ЗАДАНИЕ 1
Измените в тексте о Маяковском фрагмент, который начинается со слов «И вот следующие» и заканчивается словами «наш. – Л.К.).», заменив «властные женщины» на «сильные женщины», и приведите его целиком.
ЗАДАНИЕ 2
Перечислите все номера сносок, которые стоят в квадратных скобках в тексте о Маяковском.

ИСХОДНЫЙ ТЕКСТ
┄┄┄┄┄┄

– Вы не девица, Степан Трофимович; только девиц выдают, а вы сами женитесь, – ядовито прошипела Варвара Петровна».
Если учесть, что и саму Лилю Юрьевну не оставляли параллели с «Бесами», да и ее пересказ рассказа Михаила Левидова о предсмертных днях Маяковского был полон (боимся, сознательно) пропущенных цитат из того же Достоевского, то наше предположение не покажется чрезмерно смелым.
В свою очередь, следующие рассуждения Виктора Ардова в контексте нашей работы выглядят как прямые цитаты из «Людей лунного света»: «Был период работы (когда она любила его), но когда я познакомился, все это было в прошлом, он был только привязан. Ну, как Тургенев и Виардо»[104 - Ср.: Ценные замечания к теме «Тургенев и Маяковский»: Йовано- вич М. Базаров и Маяковский // Slavica XXIII. Debrecen. 1986. P. 71–96.].
И вот следующие слова Ардова настолько точно ложатся в розановскую схему семейных взаимоотношений «Людей лунного света», что сама эта точность даже вызывает удивление: «Я должен сказать, что Маяковский при всей своей вот этой внешности и громыхающей поэзии был… человек женского склада, как Тургенев. Когда он влюблялся, его интересовали какие-то такие… мазохистские элементы, это легко усвоить изо всех его лирических поэм – властные женщины… Даже с Вероникой Витольдовной Полонской, которая совсем другого склада женщина… И даже в отношениях с нею он любил быть страдающим. Но там был другой повод: она была замужем»[105 - Ардов В. Из воспоминаний (Маяковский) // Минувшее. Исторический альманах. Т. 17. М.; СПб., 1994. С. 179–180.] (курсив наш. – Л.К.).
Слова Виктора Ардова о том, что все описанное легко видно из стихов и поэм Маяковского, исключительно важны. Ведь если отвлечься от непосредственных ощущений современника и перейти к литературоведческому анализу, можно столь же уверенно сказать то же самое на основе как цитируемого текста в «Про это» («Люди лунного света» и т. д.), так и из набора конкретных цитат из Розанова и Достоевского, что тип личности героя поэм Маяковского вполне очевиден. Трудность представляет лишь последний шаг: соотнесение результатов аналитической процедуры с конкретной личностью конкретного человека – Владимира Владимировича Маяковского. Именно здесь и оказывается бесценным свидетельство Виктора Ардова[106 - Отметим важнейшее (особенно в свете мемуаров В. Ардова) замечание М. Вайскопфа: «Многие стихи Маяковского советской поры вообще звучат как прямой цитатник из розановской статьи 1911 года «Загадочная любовь (Виардо и Тургенев)» (Вайскопф М. Во весь логос. Религия Маяковского. М., 1997. С. 33).].

┄┄┄┄┄┄

ВЫБРАННЫЕ СТРОКИ
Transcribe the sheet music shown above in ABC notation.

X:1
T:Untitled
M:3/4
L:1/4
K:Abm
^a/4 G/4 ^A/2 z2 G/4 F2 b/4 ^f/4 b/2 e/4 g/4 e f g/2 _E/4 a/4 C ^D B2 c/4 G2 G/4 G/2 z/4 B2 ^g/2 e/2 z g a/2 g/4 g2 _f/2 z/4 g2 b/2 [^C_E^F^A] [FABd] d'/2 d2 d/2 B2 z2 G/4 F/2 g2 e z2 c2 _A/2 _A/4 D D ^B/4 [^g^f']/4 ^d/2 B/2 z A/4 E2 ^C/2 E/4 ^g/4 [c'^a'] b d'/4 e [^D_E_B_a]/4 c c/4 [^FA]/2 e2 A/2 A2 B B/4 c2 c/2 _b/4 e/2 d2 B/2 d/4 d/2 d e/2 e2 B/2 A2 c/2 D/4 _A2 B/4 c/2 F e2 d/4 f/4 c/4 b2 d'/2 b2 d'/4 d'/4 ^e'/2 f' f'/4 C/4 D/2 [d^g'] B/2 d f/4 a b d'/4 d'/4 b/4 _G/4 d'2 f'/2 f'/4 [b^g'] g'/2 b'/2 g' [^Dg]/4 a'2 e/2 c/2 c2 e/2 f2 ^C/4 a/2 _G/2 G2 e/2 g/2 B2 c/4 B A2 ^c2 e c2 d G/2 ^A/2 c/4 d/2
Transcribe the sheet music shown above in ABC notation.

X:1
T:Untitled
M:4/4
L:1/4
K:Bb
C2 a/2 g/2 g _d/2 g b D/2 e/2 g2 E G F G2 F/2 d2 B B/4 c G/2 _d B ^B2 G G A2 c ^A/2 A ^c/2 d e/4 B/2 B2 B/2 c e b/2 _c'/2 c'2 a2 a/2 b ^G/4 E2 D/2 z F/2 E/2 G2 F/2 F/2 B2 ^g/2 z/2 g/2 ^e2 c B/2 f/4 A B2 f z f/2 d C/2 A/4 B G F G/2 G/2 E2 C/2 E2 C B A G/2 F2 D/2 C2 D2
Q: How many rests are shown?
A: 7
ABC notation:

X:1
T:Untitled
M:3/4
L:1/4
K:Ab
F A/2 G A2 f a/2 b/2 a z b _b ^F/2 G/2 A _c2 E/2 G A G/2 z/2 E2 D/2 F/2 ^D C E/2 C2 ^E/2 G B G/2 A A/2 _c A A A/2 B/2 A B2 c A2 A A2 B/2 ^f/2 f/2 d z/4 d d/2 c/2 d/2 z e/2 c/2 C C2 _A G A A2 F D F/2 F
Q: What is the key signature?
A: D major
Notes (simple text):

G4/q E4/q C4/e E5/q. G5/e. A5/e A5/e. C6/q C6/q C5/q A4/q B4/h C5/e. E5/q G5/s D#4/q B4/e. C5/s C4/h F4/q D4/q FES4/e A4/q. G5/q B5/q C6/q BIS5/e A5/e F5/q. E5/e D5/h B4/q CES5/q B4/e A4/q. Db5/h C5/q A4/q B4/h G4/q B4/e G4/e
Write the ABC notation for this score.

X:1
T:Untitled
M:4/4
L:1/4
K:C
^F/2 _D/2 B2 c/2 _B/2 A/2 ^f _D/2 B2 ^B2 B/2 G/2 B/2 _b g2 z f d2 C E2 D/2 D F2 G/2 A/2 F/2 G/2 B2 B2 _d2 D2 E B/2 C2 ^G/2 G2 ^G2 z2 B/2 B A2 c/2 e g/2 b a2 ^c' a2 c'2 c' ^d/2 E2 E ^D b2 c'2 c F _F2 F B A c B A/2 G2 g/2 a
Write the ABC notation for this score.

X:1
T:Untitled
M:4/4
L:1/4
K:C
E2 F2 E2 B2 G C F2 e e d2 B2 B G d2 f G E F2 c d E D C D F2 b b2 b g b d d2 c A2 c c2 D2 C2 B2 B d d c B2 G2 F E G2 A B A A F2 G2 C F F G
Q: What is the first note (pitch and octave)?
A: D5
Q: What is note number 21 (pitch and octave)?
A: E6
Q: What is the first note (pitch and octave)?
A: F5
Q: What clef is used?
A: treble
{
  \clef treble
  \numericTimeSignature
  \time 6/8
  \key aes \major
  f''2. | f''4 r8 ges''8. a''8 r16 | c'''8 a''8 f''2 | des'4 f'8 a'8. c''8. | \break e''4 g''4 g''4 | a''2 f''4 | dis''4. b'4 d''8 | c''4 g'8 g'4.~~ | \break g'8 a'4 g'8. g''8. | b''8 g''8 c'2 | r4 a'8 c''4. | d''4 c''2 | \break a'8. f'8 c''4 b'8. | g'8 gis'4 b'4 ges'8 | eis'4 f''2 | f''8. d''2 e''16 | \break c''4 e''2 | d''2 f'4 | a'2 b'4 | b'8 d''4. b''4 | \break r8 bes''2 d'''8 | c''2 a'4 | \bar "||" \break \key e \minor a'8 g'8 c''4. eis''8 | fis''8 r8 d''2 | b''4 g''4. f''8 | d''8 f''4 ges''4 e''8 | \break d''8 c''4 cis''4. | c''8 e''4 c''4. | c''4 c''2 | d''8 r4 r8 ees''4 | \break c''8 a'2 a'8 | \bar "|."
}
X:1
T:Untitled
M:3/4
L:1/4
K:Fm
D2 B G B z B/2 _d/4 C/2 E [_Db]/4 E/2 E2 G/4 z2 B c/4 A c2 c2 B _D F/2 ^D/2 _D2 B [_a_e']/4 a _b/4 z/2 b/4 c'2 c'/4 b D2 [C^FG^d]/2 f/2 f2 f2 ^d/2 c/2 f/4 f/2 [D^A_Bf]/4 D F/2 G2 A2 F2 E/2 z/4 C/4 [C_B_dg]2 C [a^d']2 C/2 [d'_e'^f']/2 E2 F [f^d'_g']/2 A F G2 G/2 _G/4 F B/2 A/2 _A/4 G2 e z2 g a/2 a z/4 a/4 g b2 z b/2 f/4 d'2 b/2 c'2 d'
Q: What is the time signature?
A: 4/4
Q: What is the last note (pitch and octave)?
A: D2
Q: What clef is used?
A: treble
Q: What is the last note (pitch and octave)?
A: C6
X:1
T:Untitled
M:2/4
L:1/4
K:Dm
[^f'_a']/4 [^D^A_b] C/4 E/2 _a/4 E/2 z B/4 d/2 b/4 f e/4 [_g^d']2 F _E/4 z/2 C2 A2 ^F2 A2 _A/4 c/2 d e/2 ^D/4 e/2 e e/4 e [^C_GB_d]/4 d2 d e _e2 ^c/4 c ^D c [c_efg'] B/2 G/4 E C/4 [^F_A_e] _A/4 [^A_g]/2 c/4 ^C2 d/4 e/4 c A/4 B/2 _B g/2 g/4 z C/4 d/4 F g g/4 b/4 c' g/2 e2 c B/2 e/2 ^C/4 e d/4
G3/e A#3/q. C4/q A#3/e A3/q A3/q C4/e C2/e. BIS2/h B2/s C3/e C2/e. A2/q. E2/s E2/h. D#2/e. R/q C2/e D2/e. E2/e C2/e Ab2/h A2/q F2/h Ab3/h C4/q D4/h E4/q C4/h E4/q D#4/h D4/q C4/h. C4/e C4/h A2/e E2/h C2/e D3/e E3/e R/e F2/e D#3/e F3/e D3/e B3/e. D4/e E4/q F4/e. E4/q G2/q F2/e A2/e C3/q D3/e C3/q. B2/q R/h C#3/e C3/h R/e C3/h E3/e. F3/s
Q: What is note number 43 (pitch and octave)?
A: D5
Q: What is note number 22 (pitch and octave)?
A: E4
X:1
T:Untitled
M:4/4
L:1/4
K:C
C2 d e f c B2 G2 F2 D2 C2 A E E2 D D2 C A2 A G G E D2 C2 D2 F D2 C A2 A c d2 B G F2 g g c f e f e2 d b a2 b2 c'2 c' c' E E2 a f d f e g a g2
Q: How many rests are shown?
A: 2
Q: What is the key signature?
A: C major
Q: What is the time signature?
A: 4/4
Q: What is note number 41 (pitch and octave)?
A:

┄┄┄┄┄┄

ПРАВИЛЬНЫЙ ОТВЕТ 1
И вот следующие слова Ардова настолько точно ложатся в розановскую схему семейных взаимоотношений «Людей лунного света», что сама эта точность даже вызывает удивление: «Я должен сказать, что Маяковский при всей своей вот этой внешности и громыхающей поэзии был… человек женского склада, как Тургенев. Когда он влюблялся, его интересовали какие-то такие… мазохистские элементы, это легко усвоить изо всех его лирических поэм – сильные женщины… Даже с Вероникой Витольдовной Полонской, которая совсем другого склада женщина… И даже в отношениях с нею он любил быть страдающим. Но там был другой повод: она была замужем»[105 - Ардов В. Из воспоминаний (Маяковский) // Минувшее. Исторический альманах. Т. 17. М.; СПб., 1994. С. 179–180.] (курсив наш. – Л.К.).

ПРАВИЛЬНЫЙ ОТВЕТ 2
104, 105, 106